Amazing how three small words can change your whole perspective on life. Granted, death is no stranger to me. I have caused it for millennia, and have come close to it several times myself. No, the Grim Reaper, as the humans call it, or the Hortuk, as my people name it, holds no fear for me.
It's the how that gets me.
I, the mighty Goldar, bane of goodness everywhere, a strong and fierce warrior, am dying. Not from a wound sustained in battle. Not from the machinations of Zordon or some other champion of good. Not even from the treacherous plottings of a fellow villain. No. I am dying from a disease.
It's called Malarg's Syndrome, and affects one out of every million of my people, the Titans. It is characterized by the gradual deterioration of strength and reflexes. Eventually, I will become so weak that my heart will no longer function, and I will die.
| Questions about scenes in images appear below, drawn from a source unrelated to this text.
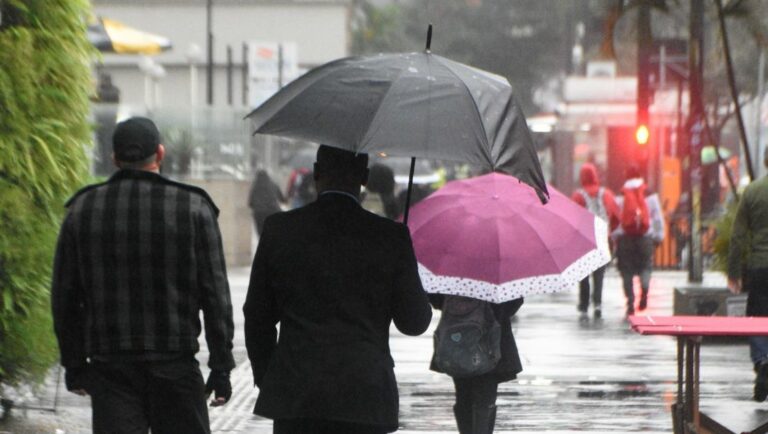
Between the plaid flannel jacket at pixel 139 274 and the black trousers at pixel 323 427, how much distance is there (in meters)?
0.80

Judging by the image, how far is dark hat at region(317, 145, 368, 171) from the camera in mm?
5730

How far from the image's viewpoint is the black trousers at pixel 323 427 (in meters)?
5.47

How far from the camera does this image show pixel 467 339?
8281mm

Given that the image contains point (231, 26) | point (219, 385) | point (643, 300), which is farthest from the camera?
point (231, 26)

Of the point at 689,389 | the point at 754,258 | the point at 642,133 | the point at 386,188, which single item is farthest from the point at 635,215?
→ the point at 689,389

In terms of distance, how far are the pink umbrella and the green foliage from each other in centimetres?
263

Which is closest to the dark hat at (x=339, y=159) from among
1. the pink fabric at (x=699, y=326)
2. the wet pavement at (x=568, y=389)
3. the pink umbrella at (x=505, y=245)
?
the pink umbrella at (x=505, y=245)

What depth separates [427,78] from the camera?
610 centimetres

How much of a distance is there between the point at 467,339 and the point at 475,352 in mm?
76

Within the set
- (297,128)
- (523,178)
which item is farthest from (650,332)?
(297,128)

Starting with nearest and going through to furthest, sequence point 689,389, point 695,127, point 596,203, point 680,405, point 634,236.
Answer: point 689,389 < point 680,405 < point 596,203 < point 634,236 < point 695,127

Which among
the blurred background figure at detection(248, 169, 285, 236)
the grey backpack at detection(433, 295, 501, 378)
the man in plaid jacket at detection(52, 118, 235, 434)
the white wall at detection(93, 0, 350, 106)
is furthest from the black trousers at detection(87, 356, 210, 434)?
the white wall at detection(93, 0, 350, 106)

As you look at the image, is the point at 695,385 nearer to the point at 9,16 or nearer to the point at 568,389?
the point at 568,389

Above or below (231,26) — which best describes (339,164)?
below
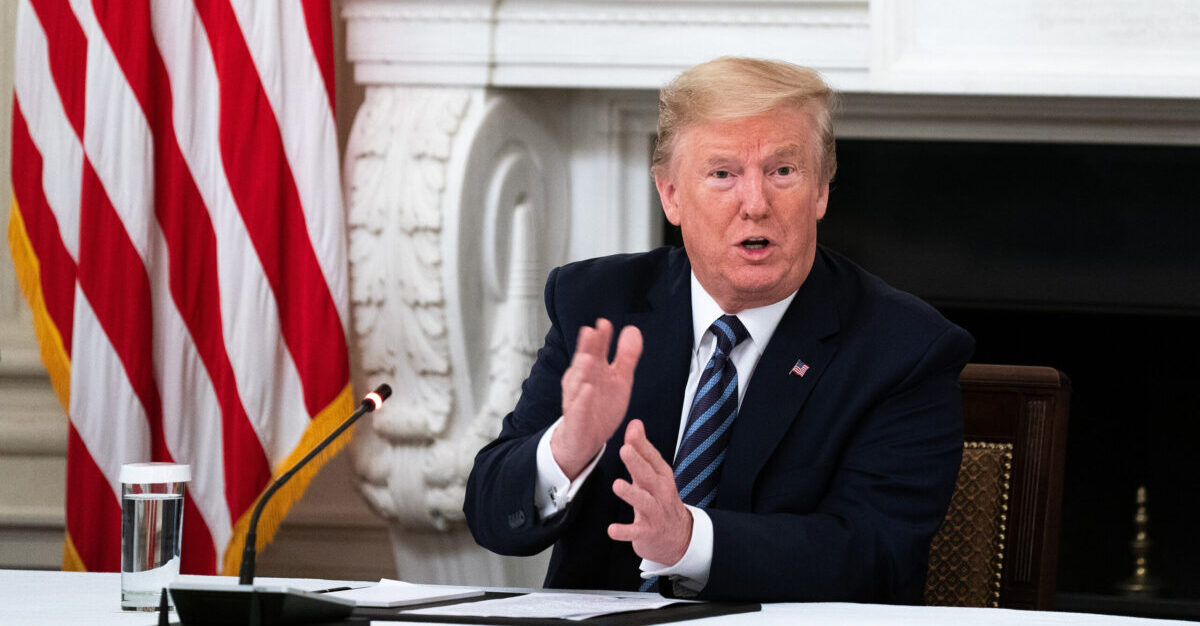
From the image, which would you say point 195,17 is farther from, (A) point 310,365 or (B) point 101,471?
(B) point 101,471

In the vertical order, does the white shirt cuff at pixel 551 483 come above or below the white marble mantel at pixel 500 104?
below

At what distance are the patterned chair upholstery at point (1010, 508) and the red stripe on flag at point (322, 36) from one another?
1385 millimetres

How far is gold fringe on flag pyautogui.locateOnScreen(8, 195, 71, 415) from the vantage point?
2.43m

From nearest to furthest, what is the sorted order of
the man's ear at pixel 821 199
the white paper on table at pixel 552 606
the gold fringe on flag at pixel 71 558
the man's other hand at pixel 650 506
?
the white paper on table at pixel 552 606 < the man's other hand at pixel 650 506 < the man's ear at pixel 821 199 < the gold fringe on flag at pixel 71 558

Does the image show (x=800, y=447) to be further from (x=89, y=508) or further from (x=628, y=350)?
(x=89, y=508)

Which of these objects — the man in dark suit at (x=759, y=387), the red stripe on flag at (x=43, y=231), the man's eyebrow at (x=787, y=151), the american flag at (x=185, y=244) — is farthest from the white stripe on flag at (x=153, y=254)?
the man's eyebrow at (x=787, y=151)

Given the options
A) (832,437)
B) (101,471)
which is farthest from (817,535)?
(101,471)

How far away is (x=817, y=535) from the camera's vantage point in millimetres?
1485

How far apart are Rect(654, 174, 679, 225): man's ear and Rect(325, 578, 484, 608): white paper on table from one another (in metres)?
0.59

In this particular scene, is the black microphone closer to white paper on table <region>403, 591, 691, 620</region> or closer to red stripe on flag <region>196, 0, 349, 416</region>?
white paper on table <region>403, 591, 691, 620</region>

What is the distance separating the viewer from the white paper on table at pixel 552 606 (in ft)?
4.08

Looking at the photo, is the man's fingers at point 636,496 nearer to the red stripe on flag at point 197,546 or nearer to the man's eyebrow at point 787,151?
the man's eyebrow at point 787,151

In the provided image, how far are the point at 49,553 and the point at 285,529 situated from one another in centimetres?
51

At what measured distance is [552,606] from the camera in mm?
1301
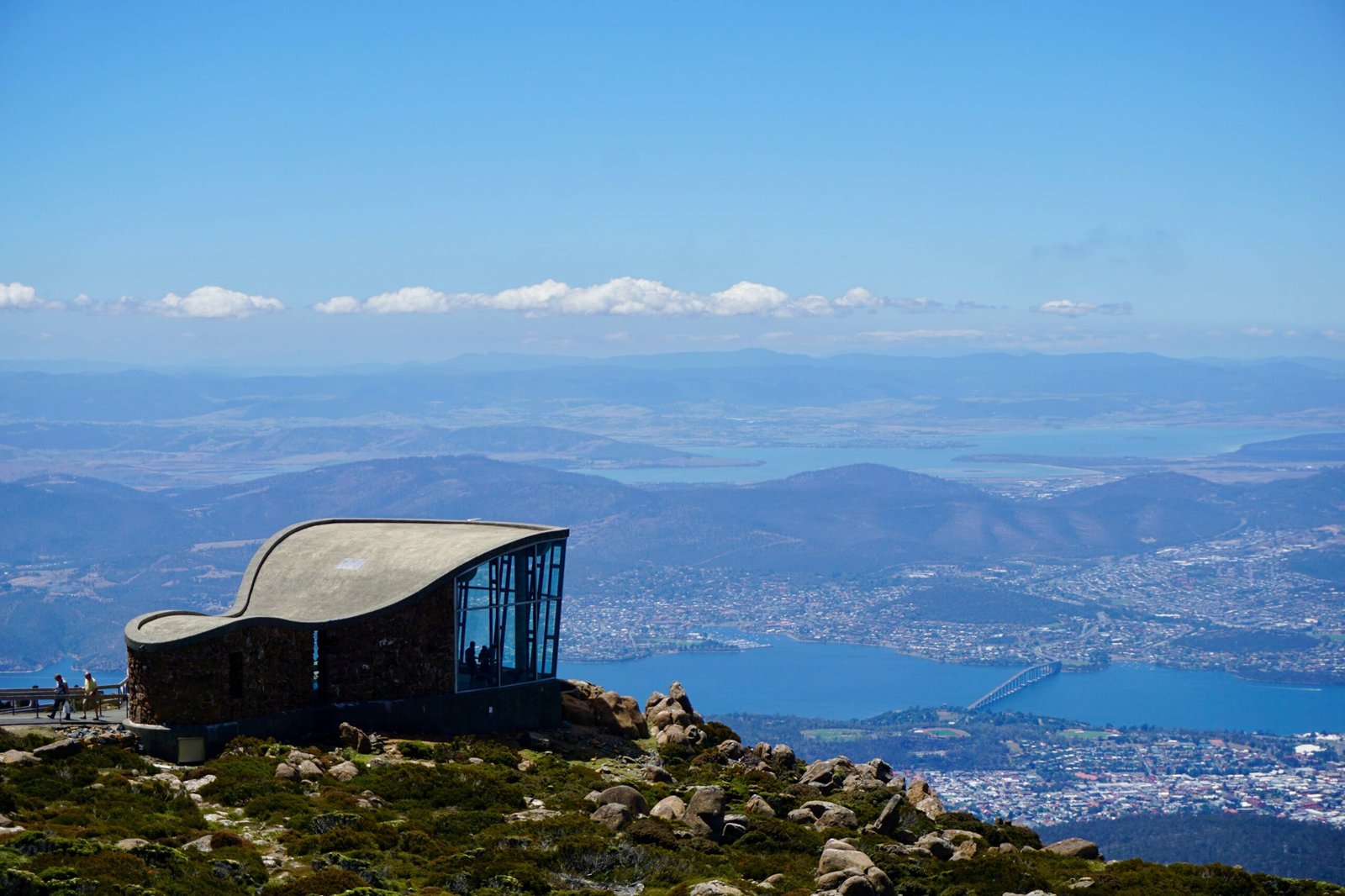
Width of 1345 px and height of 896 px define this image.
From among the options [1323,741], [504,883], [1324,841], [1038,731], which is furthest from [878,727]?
[504,883]

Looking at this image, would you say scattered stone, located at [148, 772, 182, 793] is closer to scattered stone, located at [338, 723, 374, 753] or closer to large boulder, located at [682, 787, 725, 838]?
scattered stone, located at [338, 723, 374, 753]

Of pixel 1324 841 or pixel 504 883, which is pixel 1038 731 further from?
pixel 504 883

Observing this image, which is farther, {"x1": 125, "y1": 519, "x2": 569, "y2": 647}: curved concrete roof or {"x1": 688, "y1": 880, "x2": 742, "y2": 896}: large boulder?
{"x1": 125, "y1": 519, "x2": 569, "y2": 647}: curved concrete roof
That will take years, though. And it is the dying, not the actual death, that scares me. I have become a laughingstock. My reputation is in tatters. Zedd and Rita despair over the decline of my fighting abilities. The Rangers have lost their respect for me, and who can blame them? These days they can even beat me unmorphed, like Adam did. Even Billy, he who in the beginning of this war was nothing more than a fly to me, can now take me single-handedly.
That is not the worst, however. What is worst is the look in the eyes of the one I hate the most. He used to hate me as well. That was fine. I wanted his hatred, demanded it, yearned for it. But now he does not look upon me with hatred, or with the grudging respect he once had. I would accept even the scorn he had for me when we both served the same side, but I do not receive even that.
What I see in his eyes now is pity.
I long to make him pay for that, but that dream slips farther away every day.
I can tell no one. It is against the customs of my species to reveal health problems. And even if I did, what good would it do? I have already done the necessary research, and know that neither magic nor science can cure me.
And so I die, not with a bang, but with a whimper.